Gunilla s’était remise à marcher devant Gilles. La question qu’il posait était anodine, pourtant il vit se raidir le dos mince de la jeune fille qui, brusquement, se retourna les yeux flambants de colère.
— Je n’en sais rien et je ne veux pas le savoir ! Je suis venue vous chercher parce qu’elle m’a menacée d’y aller elle-même si je ne le faisais pas… mais je voudrais la voir au diable, cette Indienne ! C’est un démon, comme ses frères !

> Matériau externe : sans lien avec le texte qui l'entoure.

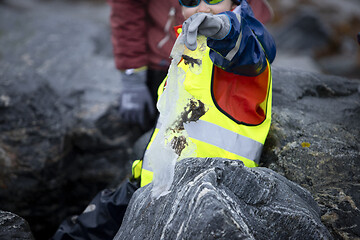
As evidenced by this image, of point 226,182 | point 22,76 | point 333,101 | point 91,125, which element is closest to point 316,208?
point 226,182

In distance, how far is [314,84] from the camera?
7.91 feet

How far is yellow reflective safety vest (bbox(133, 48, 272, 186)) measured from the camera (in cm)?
150

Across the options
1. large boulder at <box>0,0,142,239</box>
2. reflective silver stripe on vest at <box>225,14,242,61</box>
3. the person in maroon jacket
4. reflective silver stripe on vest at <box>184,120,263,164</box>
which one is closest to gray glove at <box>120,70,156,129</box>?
the person in maroon jacket

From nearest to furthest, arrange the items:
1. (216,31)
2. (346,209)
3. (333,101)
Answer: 1. (216,31)
2. (346,209)
3. (333,101)

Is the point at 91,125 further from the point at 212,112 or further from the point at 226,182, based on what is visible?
the point at 226,182

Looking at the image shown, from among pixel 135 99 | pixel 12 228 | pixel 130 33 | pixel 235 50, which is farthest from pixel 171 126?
pixel 130 33

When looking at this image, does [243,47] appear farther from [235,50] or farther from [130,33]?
[130,33]

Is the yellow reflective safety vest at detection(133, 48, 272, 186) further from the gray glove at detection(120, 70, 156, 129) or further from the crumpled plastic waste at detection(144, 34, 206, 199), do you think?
the gray glove at detection(120, 70, 156, 129)

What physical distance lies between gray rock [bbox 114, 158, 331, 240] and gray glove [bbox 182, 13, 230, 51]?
501 mm

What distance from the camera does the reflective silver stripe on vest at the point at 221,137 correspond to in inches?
58.8

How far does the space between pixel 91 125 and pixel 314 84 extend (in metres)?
1.85

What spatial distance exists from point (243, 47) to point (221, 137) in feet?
1.43

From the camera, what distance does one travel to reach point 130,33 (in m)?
2.54

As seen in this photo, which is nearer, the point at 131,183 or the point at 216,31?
the point at 216,31
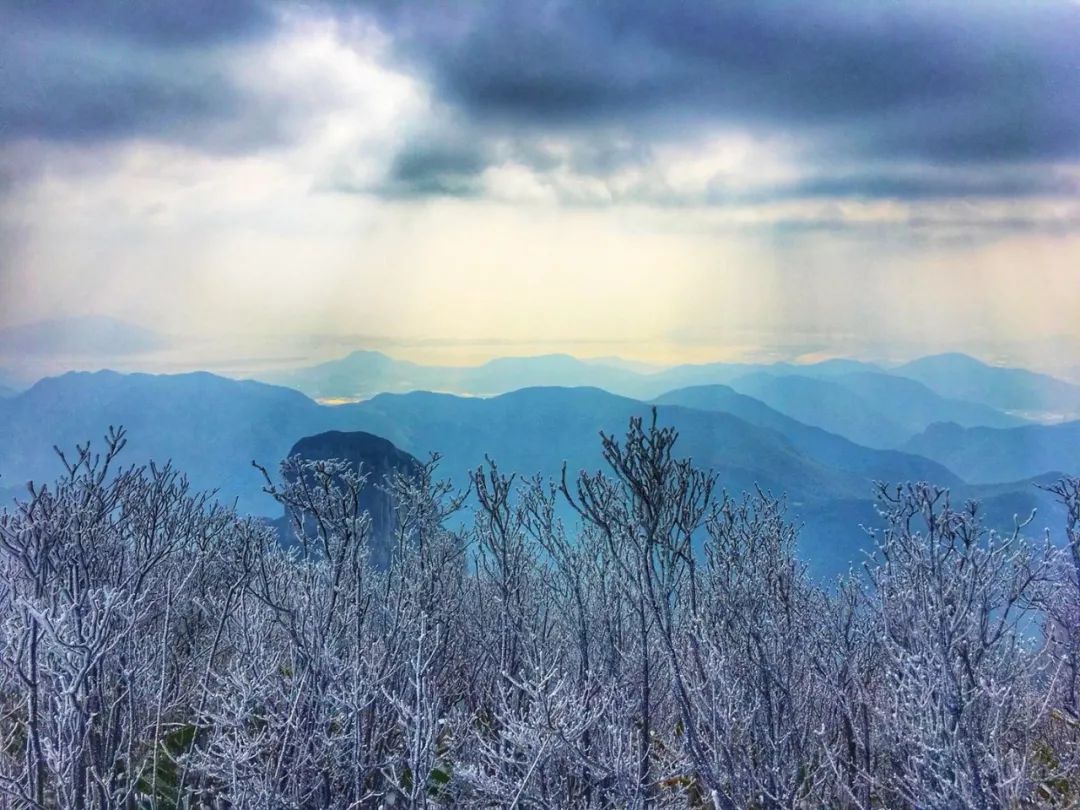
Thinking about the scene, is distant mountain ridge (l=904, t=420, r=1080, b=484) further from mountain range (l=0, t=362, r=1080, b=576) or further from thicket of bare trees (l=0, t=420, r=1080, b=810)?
thicket of bare trees (l=0, t=420, r=1080, b=810)

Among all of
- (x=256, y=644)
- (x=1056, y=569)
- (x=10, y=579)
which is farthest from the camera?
(x=1056, y=569)

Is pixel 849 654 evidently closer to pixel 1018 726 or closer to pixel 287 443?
pixel 1018 726

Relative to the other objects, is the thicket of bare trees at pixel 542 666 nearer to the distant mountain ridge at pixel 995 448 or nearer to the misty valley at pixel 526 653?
the misty valley at pixel 526 653

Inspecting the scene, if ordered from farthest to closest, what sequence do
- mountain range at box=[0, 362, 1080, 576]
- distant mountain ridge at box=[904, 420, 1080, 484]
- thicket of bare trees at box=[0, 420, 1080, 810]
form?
distant mountain ridge at box=[904, 420, 1080, 484] → mountain range at box=[0, 362, 1080, 576] → thicket of bare trees at box=[0, 420, 1080, 810]

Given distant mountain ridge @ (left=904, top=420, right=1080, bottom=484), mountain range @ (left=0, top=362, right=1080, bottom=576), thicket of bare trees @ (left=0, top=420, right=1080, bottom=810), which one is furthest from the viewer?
distant mountain ridge @ (left=904, top=420, right=1080, bottom=484)

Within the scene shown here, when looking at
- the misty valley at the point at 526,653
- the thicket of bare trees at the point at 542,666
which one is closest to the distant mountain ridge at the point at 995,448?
the misty valley at the point at 526,653

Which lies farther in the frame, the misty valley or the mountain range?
the mountain range

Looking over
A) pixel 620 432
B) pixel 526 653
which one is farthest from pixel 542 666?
pixel 620 432

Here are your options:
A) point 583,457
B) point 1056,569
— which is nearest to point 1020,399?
point 583,457

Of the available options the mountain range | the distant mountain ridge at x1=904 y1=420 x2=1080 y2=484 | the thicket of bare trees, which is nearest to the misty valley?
the thicket of bare trees
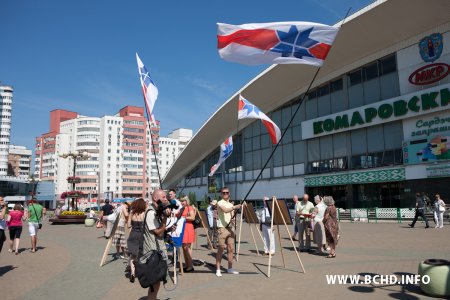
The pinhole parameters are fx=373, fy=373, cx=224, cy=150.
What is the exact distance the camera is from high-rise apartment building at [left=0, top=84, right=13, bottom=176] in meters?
113

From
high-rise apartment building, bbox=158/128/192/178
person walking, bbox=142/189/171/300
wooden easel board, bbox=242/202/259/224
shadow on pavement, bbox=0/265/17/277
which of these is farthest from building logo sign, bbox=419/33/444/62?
high-rise apartment building, bbox=158/128/192/178

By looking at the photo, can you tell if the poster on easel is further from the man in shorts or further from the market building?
the market building

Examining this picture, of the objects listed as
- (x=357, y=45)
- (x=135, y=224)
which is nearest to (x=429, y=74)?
(x=357, y=45)

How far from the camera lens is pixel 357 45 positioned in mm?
32500

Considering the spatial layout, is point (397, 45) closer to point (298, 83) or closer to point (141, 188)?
point (298, 83)

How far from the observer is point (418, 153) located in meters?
27.3

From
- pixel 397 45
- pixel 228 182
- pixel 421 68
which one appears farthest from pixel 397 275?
pixel 228 182

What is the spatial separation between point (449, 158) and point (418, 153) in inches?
84.8

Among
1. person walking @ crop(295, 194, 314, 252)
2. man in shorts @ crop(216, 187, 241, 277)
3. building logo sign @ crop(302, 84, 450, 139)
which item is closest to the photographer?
man in shorts @ crop(216, 187, 241, 277)

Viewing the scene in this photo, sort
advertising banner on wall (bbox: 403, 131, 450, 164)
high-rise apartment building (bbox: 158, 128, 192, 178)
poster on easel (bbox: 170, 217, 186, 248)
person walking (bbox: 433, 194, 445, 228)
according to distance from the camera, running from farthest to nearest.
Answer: high-rise apartment building (bbox: 158, 128, 192, 178) < advertising banner on wall (bbox: 403, 131, 450, 164) < person walking (bbox: 433, 194, 445, 228) < poster on easel (bbox: 170, 217, 186, 248)

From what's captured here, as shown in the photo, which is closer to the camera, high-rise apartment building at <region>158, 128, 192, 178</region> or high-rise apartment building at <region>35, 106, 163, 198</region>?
high-rise apartment building at <region>35, 106, 163, 198</region>

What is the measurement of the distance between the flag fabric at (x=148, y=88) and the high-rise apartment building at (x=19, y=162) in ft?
504

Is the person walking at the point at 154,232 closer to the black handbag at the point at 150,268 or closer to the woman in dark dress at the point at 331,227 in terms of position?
the black handbag at the point at 150,268

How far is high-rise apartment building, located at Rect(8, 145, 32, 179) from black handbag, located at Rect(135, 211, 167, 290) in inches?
6253
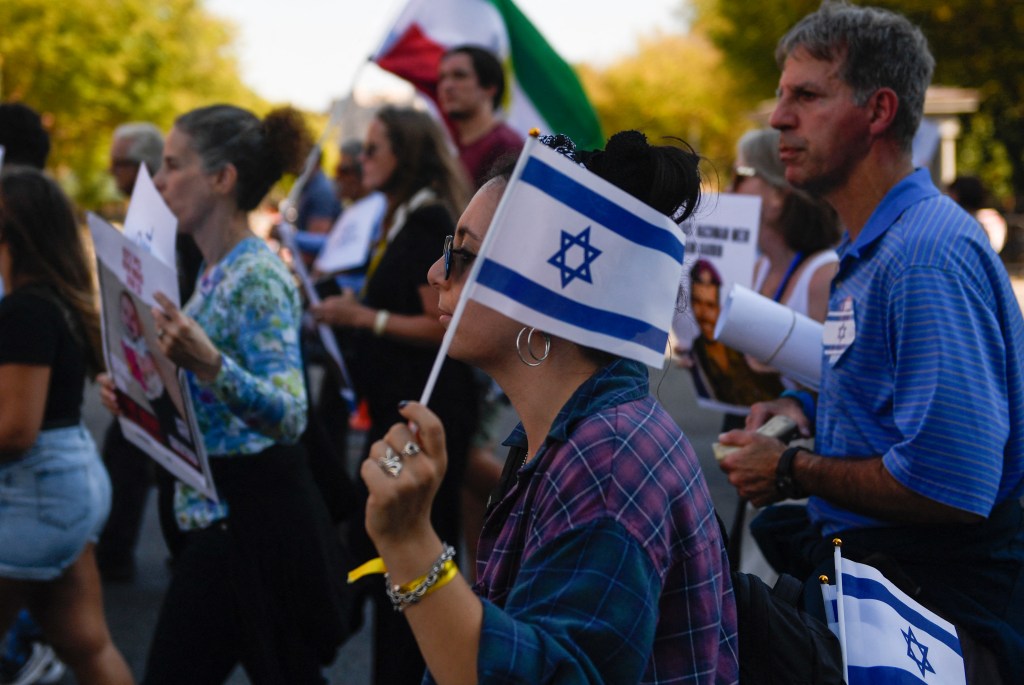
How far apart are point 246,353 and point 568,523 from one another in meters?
1.86

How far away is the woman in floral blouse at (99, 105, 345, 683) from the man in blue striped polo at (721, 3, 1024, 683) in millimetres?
1263

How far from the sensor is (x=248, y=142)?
11.9 ft

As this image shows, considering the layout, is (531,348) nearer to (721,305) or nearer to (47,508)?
(721,305)

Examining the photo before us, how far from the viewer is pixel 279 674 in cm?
340

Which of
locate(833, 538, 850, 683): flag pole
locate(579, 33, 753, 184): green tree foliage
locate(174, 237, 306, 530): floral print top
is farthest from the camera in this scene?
locate(579, 33, 753, 184): green tree foliage

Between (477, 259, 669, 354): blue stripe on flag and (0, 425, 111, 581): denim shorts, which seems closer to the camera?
(477, 259, 669, 354): blue stripe on flag

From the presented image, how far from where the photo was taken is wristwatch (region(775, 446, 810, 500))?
8.77ft

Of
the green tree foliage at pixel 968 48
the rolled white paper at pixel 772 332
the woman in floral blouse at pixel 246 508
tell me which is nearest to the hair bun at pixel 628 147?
the rolled white paper at pixel 772 332

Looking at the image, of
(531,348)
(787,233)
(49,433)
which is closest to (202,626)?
(49,433)

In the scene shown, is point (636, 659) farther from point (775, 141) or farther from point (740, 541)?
point (775, 141)

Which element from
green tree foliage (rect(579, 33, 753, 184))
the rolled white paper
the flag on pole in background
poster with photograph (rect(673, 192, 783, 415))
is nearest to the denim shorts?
poster with photograph (rect(673, 192, 783, 415))

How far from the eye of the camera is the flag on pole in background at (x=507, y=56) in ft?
20.8

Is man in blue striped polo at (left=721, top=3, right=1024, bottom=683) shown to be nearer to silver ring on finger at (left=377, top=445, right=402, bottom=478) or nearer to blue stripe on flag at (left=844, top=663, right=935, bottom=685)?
blue stripe on flag at (left=844, top=663, right=935, bottom=685)

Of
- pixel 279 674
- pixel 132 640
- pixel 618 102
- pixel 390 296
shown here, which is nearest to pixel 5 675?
pixel 132 640
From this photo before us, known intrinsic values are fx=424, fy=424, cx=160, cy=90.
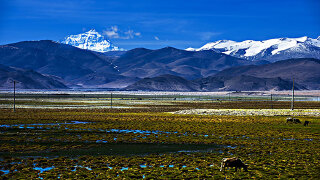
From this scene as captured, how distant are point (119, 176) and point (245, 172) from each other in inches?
206

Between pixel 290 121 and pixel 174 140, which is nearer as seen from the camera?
pixel 174 140

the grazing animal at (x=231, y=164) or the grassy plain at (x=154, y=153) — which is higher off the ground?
the grazing animal at (x=231, y=164)

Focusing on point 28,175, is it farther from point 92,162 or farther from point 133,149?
point 133,149

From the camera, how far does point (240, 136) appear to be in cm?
3094

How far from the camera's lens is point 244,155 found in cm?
2198

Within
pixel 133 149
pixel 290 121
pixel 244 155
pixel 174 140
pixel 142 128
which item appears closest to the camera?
pixel 244 155

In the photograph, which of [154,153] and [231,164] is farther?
[154,153]

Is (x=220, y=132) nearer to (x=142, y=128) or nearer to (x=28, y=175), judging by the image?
(x=142, y=128)

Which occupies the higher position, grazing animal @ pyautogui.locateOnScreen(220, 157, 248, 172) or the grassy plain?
grazing animal @ pyautogui.locateOnScreen(220, 157, 248, 172)

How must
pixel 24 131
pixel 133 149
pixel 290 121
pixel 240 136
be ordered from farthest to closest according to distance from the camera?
pixel 290 121
pixel 24 131
pixel 240 136
pixel 133 149

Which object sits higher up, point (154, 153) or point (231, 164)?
point (231, 164)

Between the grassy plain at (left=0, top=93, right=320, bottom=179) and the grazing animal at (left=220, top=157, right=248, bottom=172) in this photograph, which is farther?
the grazing animal at (left=220, top=157, right=248, bottom=172)

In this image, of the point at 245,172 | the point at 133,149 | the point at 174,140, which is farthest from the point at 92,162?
the point at 174,140

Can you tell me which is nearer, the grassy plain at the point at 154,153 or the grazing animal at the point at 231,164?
the grassy plain at the point at 154,153
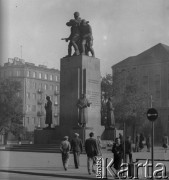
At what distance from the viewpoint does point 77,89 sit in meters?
34.8

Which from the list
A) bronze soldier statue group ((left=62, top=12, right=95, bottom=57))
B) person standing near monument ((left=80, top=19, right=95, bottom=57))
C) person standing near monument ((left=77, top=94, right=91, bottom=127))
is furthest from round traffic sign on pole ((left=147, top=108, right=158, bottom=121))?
person standing near monument ((left=80, top=19, right=95, bottom=57))

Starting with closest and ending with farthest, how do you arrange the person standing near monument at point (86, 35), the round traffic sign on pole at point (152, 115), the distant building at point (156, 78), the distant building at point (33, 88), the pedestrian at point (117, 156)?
the round traffic sign on pole at point (152, 115), the pedestrian at point (117, 156), the person standing near monument at point (86, 35), the distant building at point (156, 78), the distant building at point (33, 88)

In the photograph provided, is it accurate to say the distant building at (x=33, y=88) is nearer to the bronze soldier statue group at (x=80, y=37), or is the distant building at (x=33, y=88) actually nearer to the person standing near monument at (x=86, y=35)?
the bronze soldier statue group at (x=80, y=37)

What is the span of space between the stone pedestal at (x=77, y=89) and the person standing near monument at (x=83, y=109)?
1129mm

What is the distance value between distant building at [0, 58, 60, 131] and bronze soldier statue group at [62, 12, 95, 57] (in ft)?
162

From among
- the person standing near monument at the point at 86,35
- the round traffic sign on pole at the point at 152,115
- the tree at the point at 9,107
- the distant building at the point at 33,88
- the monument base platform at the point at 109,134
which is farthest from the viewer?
the distant building at the point at 33,88

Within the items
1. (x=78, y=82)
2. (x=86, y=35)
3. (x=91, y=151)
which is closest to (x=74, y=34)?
(x=86, y=35)

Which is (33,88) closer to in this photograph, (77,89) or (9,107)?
(9,107)

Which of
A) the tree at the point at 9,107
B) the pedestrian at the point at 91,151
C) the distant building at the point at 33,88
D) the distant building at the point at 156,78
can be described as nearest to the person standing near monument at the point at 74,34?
the pedestrian at the point at 91,151

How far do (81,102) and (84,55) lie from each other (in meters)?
4.41

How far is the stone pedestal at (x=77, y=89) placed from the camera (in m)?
34.7

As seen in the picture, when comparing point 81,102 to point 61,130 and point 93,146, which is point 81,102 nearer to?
point 61,130

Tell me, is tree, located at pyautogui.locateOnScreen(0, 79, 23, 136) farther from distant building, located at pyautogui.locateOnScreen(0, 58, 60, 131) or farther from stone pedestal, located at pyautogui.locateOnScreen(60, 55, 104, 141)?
distant building, located at pyautogui.locateOnScreen(0, 58, 60, 131)

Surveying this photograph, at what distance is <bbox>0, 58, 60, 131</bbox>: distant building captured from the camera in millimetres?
86438
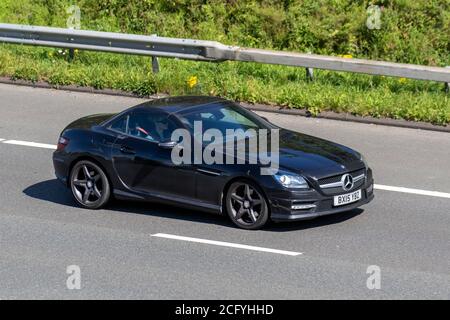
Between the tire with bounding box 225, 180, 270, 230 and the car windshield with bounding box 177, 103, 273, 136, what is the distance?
3.47ft

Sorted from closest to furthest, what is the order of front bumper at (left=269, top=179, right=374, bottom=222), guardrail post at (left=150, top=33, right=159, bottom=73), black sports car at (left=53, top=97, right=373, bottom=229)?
front bumper at (left=269, top=179, right=374, bottom=222)
black sports car at (left=53, top=97, right=373, bottom=229)
guardrail post at (left=150, top=33, right=159, bottom=73)

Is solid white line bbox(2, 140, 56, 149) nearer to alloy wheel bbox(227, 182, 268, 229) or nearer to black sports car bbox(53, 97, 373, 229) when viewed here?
black sports car bbox(53, 97, 373, 229)

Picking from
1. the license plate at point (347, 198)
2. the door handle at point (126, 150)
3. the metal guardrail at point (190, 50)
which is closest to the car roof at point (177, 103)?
the door handle at point (126, 150)

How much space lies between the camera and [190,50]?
20.8m

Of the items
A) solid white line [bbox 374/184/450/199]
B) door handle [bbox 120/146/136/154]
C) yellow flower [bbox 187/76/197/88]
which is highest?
yellow flower [bbox 187/76/197/88]

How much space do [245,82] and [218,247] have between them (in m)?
7.77

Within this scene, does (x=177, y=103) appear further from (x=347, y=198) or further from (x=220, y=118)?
(x=347, y=198)

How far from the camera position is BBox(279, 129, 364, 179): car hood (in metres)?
13.4

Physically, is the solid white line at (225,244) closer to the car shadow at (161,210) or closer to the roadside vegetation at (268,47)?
the car shadow at (161,210)

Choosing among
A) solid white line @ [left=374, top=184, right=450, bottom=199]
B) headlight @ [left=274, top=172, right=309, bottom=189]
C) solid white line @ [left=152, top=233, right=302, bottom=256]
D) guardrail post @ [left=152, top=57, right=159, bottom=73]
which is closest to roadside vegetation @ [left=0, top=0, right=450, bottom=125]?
guardrail post @ [left=152, top=57, right=159, bottom=73]

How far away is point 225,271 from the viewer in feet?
39.2

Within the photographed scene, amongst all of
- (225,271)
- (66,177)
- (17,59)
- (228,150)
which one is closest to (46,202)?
(66,177)

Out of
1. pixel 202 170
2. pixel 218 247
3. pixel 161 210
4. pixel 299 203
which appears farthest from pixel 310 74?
pixel 218 247
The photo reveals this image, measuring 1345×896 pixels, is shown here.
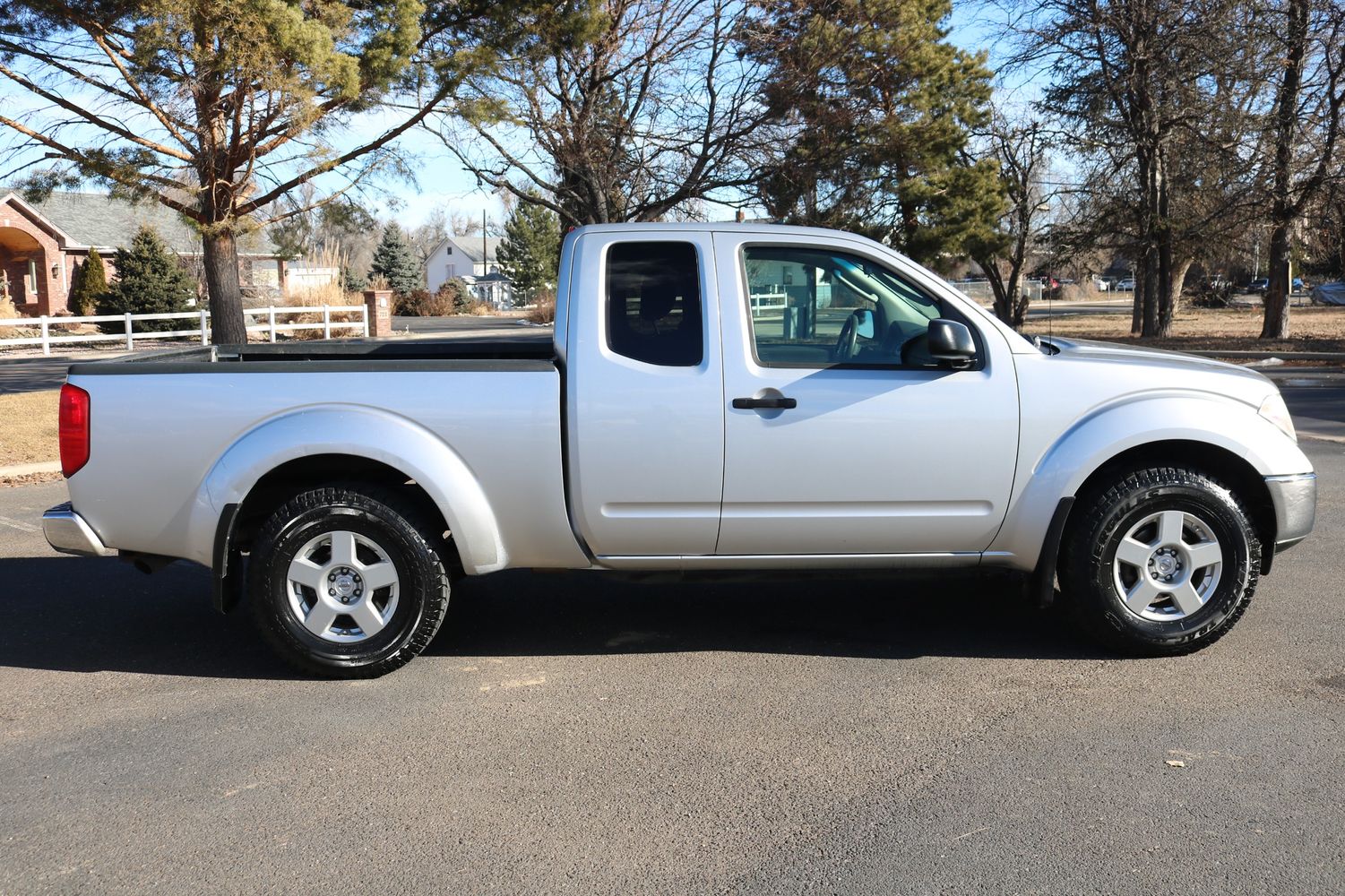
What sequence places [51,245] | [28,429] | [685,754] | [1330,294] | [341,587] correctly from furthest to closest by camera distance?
[1330,294] → [51,245] → [28,429] → [341,587] → [685,754]

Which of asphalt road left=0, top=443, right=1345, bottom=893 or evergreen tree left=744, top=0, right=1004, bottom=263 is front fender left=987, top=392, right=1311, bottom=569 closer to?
asphalt road left=0, top=443, right=1345, bottom=893

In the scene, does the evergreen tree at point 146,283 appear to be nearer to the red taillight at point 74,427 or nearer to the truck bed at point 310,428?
the red taillight at point 74,427

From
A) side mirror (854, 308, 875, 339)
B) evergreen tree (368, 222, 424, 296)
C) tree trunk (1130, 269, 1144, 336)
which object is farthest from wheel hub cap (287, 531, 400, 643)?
evergreen tree (368, 222, 424, 296)

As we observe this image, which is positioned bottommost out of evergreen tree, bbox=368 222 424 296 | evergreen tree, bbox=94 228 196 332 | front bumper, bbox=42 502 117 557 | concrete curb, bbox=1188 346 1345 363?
front bumper, bbox=42 502 117 557

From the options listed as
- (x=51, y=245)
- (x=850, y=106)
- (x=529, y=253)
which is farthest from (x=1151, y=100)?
(x=529, y=253)

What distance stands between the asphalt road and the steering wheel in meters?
1.36

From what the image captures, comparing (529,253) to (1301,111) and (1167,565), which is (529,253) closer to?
(1301,111)

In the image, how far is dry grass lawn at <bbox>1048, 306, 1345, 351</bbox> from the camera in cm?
2481

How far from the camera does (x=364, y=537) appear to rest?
4.98 m

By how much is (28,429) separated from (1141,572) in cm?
1155

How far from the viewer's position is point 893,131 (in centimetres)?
2133

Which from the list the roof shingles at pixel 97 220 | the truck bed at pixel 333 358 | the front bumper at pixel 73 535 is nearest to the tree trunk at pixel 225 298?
the truck bed at pixel 333 358

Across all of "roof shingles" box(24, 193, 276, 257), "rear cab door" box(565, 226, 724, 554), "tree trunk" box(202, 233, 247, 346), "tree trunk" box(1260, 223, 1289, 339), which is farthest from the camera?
"roof shingles" box(24, 193, 276, 257)

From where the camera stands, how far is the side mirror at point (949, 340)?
189 inches
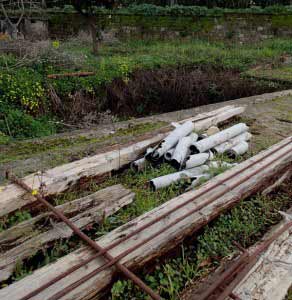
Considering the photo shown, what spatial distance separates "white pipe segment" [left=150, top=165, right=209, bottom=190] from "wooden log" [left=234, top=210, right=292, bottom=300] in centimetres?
102

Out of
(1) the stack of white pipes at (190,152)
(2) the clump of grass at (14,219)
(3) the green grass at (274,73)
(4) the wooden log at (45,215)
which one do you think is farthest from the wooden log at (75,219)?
(3) the green grass at (274,73)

Et, sans vouloir s’expliquer davantage, Gunilla ramassa ses jupes et se mit à courir vers le bout du village, suivie du Breton qui fut bien obligé d’adopter la même allure. Il connaissait la maison du pasteur Gibson mais il ne savait pas quel chemin souhaitait emprunter son guide. Elle lui fit en effet contourner l’enclos, franchir une haie de cornouillers et finalement s’arrêta devant un étroit escalier de bois.
— Vous n’avez qu’à monter. C’est là-haut ! fit-elle en désignant une fenêtre éclairée. Vous pourriez repartir par le même chemin. Adieu !
Elle se fondit dans les ombres du verger tandis que Gilles, le cœur battant, escaladait quatre à quatre les marches fragiles. Sous sa main impatiente, la porte sembla s’ouvrir d’elle-même révélant une chambre claire et simple, pourvue de meubles rustiques et d’attendrissants rideaux à volants de mousseline qui lui donnaient un aspect virginal. Seul, le feu qui brûlait dans la cheminée l’éclairait et il ne vit pas tout de suite Sitapanoki. C’est seulement en se tournant vers le lit dressé dans le coin le plus éloigné de la cheminée qu’il l’aperçut. Elle était couchée, les couvertures remontées jusqu’au menton et semblait dormir.